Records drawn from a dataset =
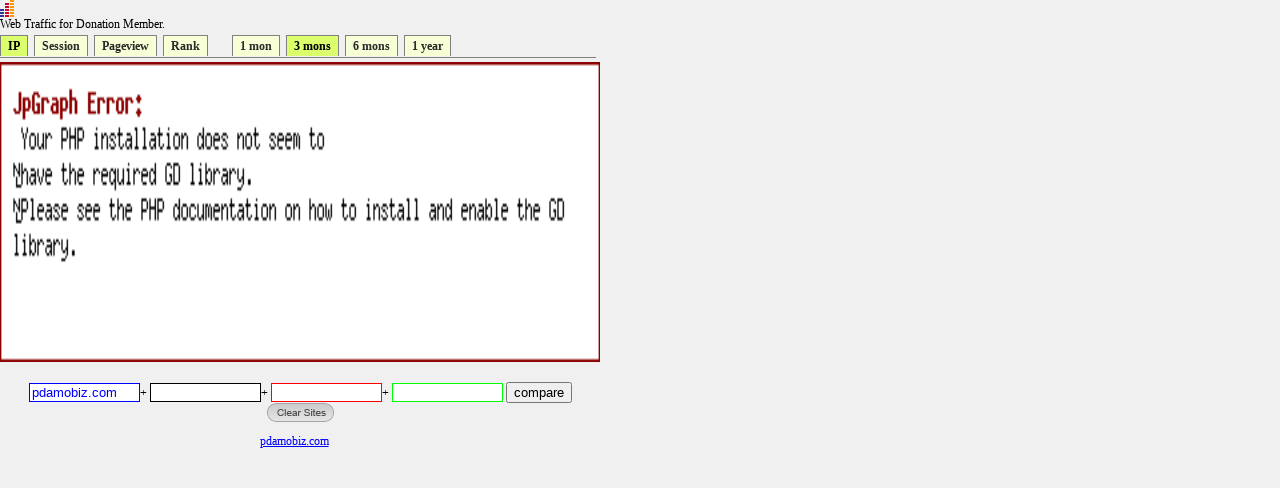

--- FILE ---
content_type: text/html
request_url: https://directory.truehits.net/trafficweb/index1.php?url=pdamobiz.com&url1=&url2=&url3=&url4=&type=5&t=2
body_size: 3886
content:
<html><title>Truehits.net Web Traffic</title>
<meta http-equiv="Content-Type" content="text/html; charset=windows-874">
<script type="text/javascript" src="ddtabmenufiles/ddtabmenu.js"></script>
<link rel="stylesheet" type="text/css" href="ddtabmenufiles/ddtabmenu.css">
<link rel="stylesheet" type="text/css" href="//truehits.net/css/u6isap.css">
<script type="text/javascript">
ddtabmenu.definemenu("ddtabs1",0,5)
</script>

<script language=JavaScript type=text/javascript>
function checkval(form) {
                if (form.compareweb.value == "") {
                        alert("โปรดใส่ชื่อ url");
                        form.compareweb.focus();
                        return false;
                }
		if(form.compareweb.value.indexOf(".") == -1) {
			alert("โปรดใส่ชื่อ url ให้ถูกต้อง");
                        form.compareweb.focus();
                        return false;
		}
}
function cleardata(){
                        form.url.value="";
                        form.url1.value="";
                        form.url2.value="";
                        form.url3.value="";
                         return false;
}
</script>
<body text="#000000" bgcolor="#FFFFFF">
<table width=600 cellspacing="0" cellpadding="0">
<tr><td>

<div id="truehits_div"></div>
<SCRIPT LANGUAGE="javascript1.1"> page="compareweb";</SCRIPT>
<script type="text/javascript">
  (function() {
    var ga = document.createElement('script'); ga.type = 'text/javascript';
        ga.async = true;
    ga.src = "//lvs.truehits.in.th/dataa/g0000015.js";
    var s = document.getElementsByTagName('script')[0]; s.parentNode.insertBefore(ga, s);
  })();
</script>
Web Traffic for Donation Member.
</td></tr>
<tr><td>
<div id="ddtabs1" class="basictab">
<ul>
<li><a href="?url=pdamobiz.com&url1=&url2=&url3=&type=1&t=2" rel="sc1">IP</a></li>
<li><a href="?url=pdamobiz.com&url1=&url2=&url3=&type=2&t=2" rel="sc1">Session</a></li>
<li><a href="?url=pdamobiz.com&url1=&url2=&url3=&type=3&t=2" rel="sc1">Pageview</a></li>
<li><a href="?url=pdamobiz.com&url1=&url2=&url3=&type=4&t=2" rel="sc1">Rank</a></li>
&nbsp;
&nbsp;
&nbsp;
<li><a href="?url=pdamobiz.com&url1=&url2=&url3=&type=1&t=1" rel="sc1">1 mon</a></li>
<li><a href="?url=pdamobiz.com&url1=&url2=&url3=&type=1&t=2" rel="sc1">3 mons</a></li>
<li><a href="?url=pdamobiz.com&url1=&url2=&url3=&type=1&t=3" rel="sc1">6 mons</a></li>
<li><a href="?url=pdamobiz.com&url1=&url2=&url3=&type=1&t=4" rel="sc1">1 year</a></li>
</ul>
</div>
</td>
</tr>
<tr><td>
<DIV class="tabcontainer">
<div id="sc1" class="tabcontent" >

<img src="gen_graphindexn.php?url=pdamobiz.com&type=1&t=2" width=600 height=300>

</div>
</DIV>
</td></tr>
<tr><td bgcolor="f0f0f0" align=center>
<form name=form onsubmit="return checkval(this)" action="" method="post"> 
<input maxlength="100" size="12" style=" 
color: #0000ff;
background-color: #ffffff;
border:1px solid #0000ff;

" name="url" type="text" value="pdamobiz.com">+  
<input maxlength="100" size="12"  style="
color: #000000;
background-color: #ffffff;
border:1px solid #000000;
" name="url1" type="text" value="">+ 
<input maxlength="100" size="12"  style="
color: #ff0000;
background-color: #ffffff;
border:1px solid #ff0000;

" name="url2" type="text" value="">+
<input maxlength="100" size="12"  style="
color: #00ff00;
background-color: #ffffff;
border:1px solid #00ff00;

" name="url3" type="text" value=""> 
<input type=submit value="compare" name="compare">
<a href="javascript:void(0)" onclick="cleardata();"><img src="//truehits.net/image/clear_sites.gif" border=0></a>
</form>
</td></tr>
<tr><td bgcolor="f0f0f0" align=center><a href="?url=pdamobiz.com"><font color=#0000ff>pdamobiz.com</font></a>&nbsp; <a href="?url="><font color=#000000></font></a>&nbsp;<a href="?url="><font color=#ff0000></font></a>&nbsp;<a href="?url="><font color=#00ff00></font></a></td></tr>
<tr><td></td></tr>
</table>
</body>
</html>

Exercise instructions = What are the lines from the one with "border:1px solid #00ff00;" through the end of the records above? Set them down exactly, both ends included, and nothing else.

Written response =
border:1px solid #00ff00;

" name="url3" type="text" value=""> 
<input type=submit value="compare" name="compare">
<a href="javascript:void(0)" onclick="cleardata();"><img src="//truehits.net/image/clear_sites.gif" border=0></a>
</form>
</td></tr>
<tr><td bgcolor="f0f0f0" align=center><a href="?url=pdamobiz.com"><font color=#0000ff>pdamobiz.com</font></a>&nbsp; <a href="?url="><font color=#000000></font></a>&nbsp;<a href="?url="><font color=#ff0000></font></a>&nbsp;<a href="?url="><font color=#00ff00></font></a></td></tr>
<tr><td></td></tr>
</table>
</body>
</html>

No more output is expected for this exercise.